-------- Material supplied --------

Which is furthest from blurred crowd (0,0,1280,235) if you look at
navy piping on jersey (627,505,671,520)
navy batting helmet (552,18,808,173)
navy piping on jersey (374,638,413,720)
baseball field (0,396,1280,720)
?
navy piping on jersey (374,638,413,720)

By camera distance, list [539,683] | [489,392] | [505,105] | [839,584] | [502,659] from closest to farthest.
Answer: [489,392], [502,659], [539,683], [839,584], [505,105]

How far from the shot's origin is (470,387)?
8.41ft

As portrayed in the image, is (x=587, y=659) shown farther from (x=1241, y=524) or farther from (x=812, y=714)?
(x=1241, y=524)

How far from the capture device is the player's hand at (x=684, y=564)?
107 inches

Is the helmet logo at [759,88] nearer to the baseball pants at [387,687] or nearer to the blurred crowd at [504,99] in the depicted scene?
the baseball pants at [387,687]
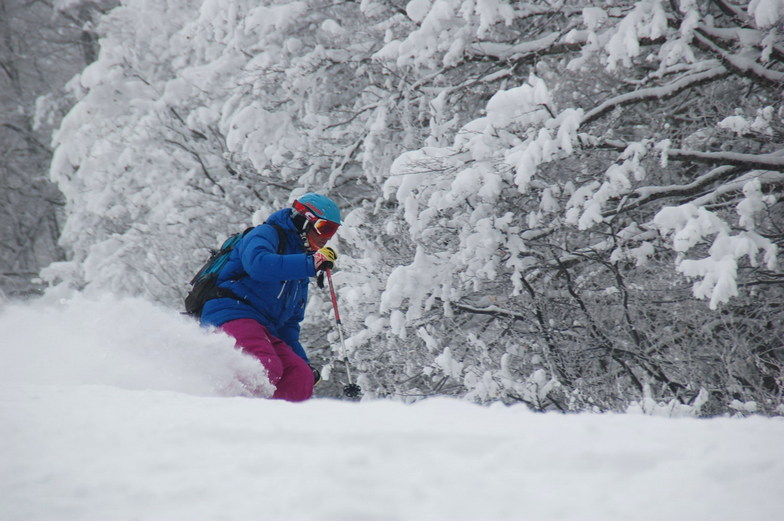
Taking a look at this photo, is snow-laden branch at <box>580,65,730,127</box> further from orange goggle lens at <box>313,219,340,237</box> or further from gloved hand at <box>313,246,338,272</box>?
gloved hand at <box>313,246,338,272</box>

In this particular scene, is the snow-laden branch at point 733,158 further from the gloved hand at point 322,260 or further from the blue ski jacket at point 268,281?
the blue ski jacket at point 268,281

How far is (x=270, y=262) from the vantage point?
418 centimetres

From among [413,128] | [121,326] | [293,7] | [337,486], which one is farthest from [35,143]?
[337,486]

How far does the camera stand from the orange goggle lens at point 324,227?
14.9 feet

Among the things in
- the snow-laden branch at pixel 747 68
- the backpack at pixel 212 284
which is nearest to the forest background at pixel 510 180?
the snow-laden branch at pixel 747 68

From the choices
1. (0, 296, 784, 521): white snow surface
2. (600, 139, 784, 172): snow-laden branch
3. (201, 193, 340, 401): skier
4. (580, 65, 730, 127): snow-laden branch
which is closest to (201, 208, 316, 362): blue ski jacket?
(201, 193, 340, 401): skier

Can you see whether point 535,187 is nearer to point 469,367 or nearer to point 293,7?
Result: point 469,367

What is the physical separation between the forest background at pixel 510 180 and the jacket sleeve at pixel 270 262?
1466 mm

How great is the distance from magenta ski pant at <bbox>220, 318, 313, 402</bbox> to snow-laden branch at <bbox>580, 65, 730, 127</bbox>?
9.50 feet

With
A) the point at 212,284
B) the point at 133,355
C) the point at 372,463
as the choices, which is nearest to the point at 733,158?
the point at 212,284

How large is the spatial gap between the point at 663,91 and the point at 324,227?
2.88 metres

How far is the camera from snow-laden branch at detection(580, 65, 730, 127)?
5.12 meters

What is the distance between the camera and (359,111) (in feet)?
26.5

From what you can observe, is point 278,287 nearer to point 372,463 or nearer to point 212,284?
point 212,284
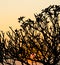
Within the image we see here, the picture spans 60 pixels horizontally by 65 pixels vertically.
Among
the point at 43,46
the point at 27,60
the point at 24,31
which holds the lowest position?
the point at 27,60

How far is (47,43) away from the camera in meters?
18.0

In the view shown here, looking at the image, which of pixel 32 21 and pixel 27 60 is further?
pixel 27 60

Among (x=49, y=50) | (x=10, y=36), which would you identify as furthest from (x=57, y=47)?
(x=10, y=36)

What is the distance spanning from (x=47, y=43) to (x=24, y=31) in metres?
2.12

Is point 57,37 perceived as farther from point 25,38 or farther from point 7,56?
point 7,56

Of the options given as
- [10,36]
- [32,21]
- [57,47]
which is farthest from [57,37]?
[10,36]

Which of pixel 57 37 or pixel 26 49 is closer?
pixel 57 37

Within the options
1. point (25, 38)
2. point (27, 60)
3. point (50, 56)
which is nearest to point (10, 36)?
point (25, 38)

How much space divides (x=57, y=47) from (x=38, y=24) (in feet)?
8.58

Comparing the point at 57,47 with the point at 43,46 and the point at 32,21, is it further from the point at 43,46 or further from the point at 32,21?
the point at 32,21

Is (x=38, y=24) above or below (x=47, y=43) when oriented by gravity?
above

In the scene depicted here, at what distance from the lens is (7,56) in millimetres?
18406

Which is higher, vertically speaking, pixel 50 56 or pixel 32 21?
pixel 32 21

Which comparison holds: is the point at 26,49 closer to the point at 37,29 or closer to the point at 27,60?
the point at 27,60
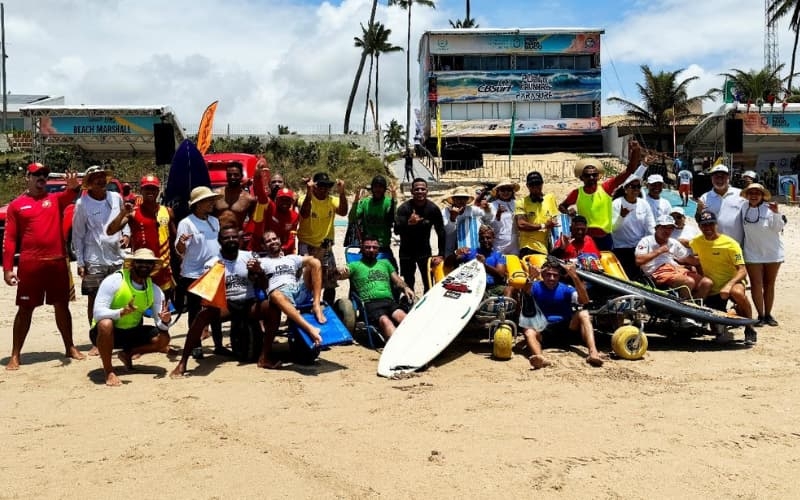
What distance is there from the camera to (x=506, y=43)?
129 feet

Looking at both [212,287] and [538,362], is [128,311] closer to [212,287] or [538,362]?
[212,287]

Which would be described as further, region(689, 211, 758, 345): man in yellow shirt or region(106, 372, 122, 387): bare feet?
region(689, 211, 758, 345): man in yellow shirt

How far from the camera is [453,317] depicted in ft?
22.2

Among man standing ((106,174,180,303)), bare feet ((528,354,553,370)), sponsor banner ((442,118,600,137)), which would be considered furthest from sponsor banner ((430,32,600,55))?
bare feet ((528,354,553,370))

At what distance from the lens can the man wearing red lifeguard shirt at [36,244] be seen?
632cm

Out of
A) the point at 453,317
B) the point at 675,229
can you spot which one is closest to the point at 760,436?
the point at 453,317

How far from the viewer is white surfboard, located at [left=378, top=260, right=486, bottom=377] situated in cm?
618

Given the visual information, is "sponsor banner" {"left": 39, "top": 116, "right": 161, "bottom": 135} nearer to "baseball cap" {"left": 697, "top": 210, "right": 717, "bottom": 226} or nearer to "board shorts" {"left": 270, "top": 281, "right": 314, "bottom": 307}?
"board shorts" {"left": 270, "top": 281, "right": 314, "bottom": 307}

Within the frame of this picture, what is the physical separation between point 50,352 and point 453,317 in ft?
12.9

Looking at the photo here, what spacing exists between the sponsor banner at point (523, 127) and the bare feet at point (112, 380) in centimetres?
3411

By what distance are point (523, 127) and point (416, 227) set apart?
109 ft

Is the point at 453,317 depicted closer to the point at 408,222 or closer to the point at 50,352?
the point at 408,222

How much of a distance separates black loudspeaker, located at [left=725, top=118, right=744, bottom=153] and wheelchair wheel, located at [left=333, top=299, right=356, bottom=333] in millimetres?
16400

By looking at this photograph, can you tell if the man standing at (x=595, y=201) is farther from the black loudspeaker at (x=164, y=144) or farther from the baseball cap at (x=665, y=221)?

--------

Exercise requirements »
Turn the lines from the one containing "Given the visual" through the last line into a Markdown table with the columns No. and Line, numbering the rows and leaving out blank lines.

Answer to this problem »
| No. | Line |
|---|---|
| 1 | Given the visual information, is "sponsor banner" {"left": 39, "top": 116, "right": 161, "bottom": 135} nearer to "baseball cap" {"left": 697, "top": 210, "right": 717, "bottom": 226} or nearer to "board shorts" {"left": 270, "top": 281, "right": 314, "bottom": 307}? |
| 2 | "board shorts" {"left": 270, "top": 281, "right": 314, "bottom": 307} |
| 3 | Within the frame of this picture, what is the physical separation between point 50,352 and point 453,317 in ft? |
| 4 | 12.9 |
| 5 | Looking at the photo here, what spacing exists between the sponsor banner at point (523, 127) and the bare feet at point (112, 380) in centimetres? |
| 6 | 3411 |
| 7 | By what distance are point (523, 127) and point (416, 227) set apart? |
| 8 | 109 ft |
| 9 | Is the point at 453,317 depicted closer to the point at 408,222 or closer to the point at 50,352? |
| 10 | the point at 408,222 |
| 11 | How much of a distance separates black loudspeaker, located at [left=725, top=118, right=744, bottom=153] and wheelchair wheel, located at [left=333, top=299, right=356, bottom=333] in millimetres? |
| 12 | 16400 |
| 13 | By looking at this photograph, can you tell if the man standing at (x=595, y=201) is farther from the black loudspeaker at (x=164, y=144) or farther from the baseball cap at (x=665, y=221)? |